== READING PASSAGE

Hey there, Fools. I've summoned our Motley Fool CAPS community once again to highlight a few of Tuesday's biggest winners among the stocks with top ratings of four or five stars:

Company

Yesterday's Gain

Terra Industries (NYSE:TRA)

22.38%

Sequenom (NASDAQ:SQNM)

16.37%

USEC

12.06%

A-Power Energy (NASDAQ:APWR)

11.41%

Suntech Power (NYSE:STP)

7.20%

There's a reason I selected those notable gainers, as opposed to other winners making noise on Tuesday, like low-rated UBS (NYSE:UBS). Stocks go up all the time, but unless you were able to predict the pop, what does it matter?

Our community of more than 150,000 CAPS Fools considers its high-star stocks the most likely to outperform the market.

Written in the (five) stars?
For example, 96% of the 329 All-Star members who've rated Terra Industries have a bullish opinion of the stock. Last month, one of those top Fools, Somewhere, explained why the takeover target looked too cheap to pass up:

Last November, CF Industries got three board members they nominated elected. They waited for their nominations to get on board, then sweetened their buyout offer another four or five bucks a share. Then the board unanimously rejected the offer saying it was too low. ... That's gotta be embarrassing for CF, but it makes me think -- maybe that's because the offer really is much too low.

====
== STORED RECORDS

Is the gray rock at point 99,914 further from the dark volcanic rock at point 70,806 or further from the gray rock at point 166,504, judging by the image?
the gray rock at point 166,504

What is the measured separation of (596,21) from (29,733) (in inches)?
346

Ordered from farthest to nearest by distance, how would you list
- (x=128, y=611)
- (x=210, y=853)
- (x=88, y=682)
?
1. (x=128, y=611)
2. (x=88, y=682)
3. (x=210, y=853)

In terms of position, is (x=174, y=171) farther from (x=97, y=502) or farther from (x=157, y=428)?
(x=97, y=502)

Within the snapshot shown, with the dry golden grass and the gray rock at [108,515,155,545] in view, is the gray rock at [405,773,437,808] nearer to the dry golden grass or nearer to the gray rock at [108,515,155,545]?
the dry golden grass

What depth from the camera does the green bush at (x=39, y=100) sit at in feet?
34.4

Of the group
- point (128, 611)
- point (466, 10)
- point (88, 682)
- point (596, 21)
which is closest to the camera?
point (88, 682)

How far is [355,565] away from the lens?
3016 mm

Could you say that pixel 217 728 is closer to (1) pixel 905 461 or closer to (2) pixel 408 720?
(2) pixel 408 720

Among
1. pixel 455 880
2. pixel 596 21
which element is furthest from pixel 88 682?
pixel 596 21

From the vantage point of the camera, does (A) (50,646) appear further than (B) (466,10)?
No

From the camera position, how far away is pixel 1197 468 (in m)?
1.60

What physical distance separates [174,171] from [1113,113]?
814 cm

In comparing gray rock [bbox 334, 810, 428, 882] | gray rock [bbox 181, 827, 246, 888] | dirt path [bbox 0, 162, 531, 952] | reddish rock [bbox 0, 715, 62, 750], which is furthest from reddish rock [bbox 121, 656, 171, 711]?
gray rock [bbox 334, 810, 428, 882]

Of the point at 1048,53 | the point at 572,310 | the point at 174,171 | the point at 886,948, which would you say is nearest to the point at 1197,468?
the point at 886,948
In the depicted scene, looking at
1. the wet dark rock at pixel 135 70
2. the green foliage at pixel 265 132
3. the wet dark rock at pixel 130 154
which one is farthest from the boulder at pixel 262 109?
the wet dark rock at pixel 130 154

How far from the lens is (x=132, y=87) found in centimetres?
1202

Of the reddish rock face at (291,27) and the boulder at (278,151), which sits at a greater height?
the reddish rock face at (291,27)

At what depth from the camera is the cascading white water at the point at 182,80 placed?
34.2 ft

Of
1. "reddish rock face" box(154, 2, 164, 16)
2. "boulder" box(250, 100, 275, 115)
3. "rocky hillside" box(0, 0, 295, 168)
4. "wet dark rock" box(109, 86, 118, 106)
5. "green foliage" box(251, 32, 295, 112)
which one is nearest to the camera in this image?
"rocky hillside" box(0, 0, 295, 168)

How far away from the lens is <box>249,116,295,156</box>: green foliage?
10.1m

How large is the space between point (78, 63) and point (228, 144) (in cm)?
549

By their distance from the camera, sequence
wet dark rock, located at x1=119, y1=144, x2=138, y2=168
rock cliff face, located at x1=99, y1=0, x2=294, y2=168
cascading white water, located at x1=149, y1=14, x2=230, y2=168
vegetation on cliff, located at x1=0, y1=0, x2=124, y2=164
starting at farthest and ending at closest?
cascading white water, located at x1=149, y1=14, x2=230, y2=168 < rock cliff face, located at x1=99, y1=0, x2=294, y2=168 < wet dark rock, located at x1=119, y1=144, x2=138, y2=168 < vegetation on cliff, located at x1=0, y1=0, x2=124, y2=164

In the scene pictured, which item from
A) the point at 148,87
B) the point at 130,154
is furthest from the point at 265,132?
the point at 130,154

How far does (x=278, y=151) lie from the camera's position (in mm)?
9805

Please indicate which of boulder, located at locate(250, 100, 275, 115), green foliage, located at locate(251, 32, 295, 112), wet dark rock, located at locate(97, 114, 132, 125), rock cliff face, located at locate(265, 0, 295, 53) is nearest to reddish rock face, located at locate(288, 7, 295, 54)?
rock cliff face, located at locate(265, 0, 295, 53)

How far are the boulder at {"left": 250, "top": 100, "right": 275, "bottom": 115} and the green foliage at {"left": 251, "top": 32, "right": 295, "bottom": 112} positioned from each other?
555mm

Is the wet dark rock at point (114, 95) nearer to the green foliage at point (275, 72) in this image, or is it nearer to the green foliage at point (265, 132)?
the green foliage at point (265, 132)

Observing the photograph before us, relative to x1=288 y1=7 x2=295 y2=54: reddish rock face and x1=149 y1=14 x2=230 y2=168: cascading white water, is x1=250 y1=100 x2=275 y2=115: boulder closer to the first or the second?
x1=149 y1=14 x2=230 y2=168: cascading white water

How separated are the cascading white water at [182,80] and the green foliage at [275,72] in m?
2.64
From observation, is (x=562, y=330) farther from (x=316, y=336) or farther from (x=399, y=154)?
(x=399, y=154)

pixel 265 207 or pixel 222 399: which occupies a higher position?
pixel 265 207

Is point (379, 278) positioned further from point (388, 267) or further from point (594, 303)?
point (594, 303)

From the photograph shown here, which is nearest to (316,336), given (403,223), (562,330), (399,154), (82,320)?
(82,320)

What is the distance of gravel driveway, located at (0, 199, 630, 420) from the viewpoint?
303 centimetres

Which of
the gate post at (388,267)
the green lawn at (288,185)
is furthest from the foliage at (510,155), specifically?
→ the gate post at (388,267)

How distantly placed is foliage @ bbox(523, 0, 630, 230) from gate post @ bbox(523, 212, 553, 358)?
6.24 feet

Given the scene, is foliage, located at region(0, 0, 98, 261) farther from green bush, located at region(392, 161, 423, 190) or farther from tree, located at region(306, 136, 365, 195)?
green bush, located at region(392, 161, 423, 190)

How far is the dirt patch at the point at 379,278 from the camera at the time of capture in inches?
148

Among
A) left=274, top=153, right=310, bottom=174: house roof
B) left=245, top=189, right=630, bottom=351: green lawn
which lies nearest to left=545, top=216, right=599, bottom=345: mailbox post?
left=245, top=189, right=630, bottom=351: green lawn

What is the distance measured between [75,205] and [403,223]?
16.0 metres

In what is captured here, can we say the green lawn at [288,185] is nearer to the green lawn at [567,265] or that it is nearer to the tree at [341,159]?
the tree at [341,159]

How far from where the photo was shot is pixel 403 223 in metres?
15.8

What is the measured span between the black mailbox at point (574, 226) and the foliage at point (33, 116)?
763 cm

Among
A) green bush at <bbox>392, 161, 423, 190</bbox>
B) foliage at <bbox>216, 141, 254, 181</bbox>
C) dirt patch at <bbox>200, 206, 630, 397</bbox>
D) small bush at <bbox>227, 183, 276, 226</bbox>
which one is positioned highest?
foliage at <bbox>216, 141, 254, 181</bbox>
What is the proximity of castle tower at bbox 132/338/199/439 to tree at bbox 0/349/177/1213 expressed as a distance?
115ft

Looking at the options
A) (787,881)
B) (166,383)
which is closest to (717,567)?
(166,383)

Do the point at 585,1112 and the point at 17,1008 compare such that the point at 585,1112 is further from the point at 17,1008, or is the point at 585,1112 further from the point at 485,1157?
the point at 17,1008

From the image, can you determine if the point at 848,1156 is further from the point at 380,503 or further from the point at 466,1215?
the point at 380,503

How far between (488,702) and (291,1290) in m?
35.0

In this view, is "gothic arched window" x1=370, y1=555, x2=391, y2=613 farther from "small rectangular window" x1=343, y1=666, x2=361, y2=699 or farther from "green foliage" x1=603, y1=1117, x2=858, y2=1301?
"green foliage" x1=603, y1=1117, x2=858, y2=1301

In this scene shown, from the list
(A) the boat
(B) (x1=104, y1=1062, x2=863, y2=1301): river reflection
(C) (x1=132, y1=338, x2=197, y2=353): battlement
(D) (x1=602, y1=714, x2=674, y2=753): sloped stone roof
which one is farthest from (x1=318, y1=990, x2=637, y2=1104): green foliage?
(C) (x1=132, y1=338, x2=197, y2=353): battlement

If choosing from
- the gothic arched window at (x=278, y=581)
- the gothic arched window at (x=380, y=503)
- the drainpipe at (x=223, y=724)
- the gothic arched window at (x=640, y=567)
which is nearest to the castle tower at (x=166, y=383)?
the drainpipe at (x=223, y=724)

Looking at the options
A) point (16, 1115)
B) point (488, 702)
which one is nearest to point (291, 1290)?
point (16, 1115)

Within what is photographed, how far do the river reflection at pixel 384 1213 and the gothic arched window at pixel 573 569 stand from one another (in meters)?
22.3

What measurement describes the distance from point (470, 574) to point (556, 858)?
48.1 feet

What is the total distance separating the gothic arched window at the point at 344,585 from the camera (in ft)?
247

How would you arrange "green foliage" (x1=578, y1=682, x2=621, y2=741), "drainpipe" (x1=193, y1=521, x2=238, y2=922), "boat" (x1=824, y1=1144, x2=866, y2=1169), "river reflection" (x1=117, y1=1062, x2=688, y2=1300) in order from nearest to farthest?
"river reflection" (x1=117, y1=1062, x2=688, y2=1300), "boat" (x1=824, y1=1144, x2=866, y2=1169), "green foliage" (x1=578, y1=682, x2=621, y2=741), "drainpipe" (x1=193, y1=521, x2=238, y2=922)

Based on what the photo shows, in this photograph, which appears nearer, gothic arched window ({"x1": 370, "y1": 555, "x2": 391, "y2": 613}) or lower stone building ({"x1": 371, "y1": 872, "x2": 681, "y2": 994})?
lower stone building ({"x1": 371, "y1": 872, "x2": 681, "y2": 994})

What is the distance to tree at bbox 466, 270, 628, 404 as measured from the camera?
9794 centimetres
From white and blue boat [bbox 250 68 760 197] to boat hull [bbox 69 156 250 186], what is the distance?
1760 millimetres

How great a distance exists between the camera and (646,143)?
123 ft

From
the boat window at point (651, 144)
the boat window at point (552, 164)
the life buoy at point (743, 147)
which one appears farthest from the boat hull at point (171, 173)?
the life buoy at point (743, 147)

====

TASK INSTRUCTIONS:
- 1) Pull out everything in the listing from the line containing "How great a" down to the end of the listing, and repeat those lines exactly.
- 2) Extend the article on Tuesday's biggest gainers among highly rated stocks, picking up right after its last sentence.

ANSWERS IN ORDER:
- 1)
How great a distance exists between the camera and (646,143)?
123 ft

From
the boat window at point (651, 144)
the boat window at point (552, 164)
the life buoy at point (743, 147)
which one appears farthest from the boat hull at point (171, 173)?
the life buoy at point (743, 147)

- 2)
Consistent with that call, shares of Terra surged yesterday after finally agreeing to be acquired by Norwegian chemical giant Yara International for $4.1 billion.

The bullish lesson?
Learn to think like a business owner, not a stock trader. All sorts of noise can suppress a stock's price in the short term, but true investors focus on the factors that really count over time. As CAPS' Somewhere demonstrates, by focusing on attractive assets at bargain prices, you give yourself plenty of "upside" opportunities -- including getting bought by one of the big boys -- to earn an outsized return.

And now for the losers ...
Of course, winning isn't everything in the stock market.

Here are five of Tuesday's biggest decliners with one- or two-star ratings:

Company

Yesterday's Loss

Broadwind Energy (NASDAQ:BWEN)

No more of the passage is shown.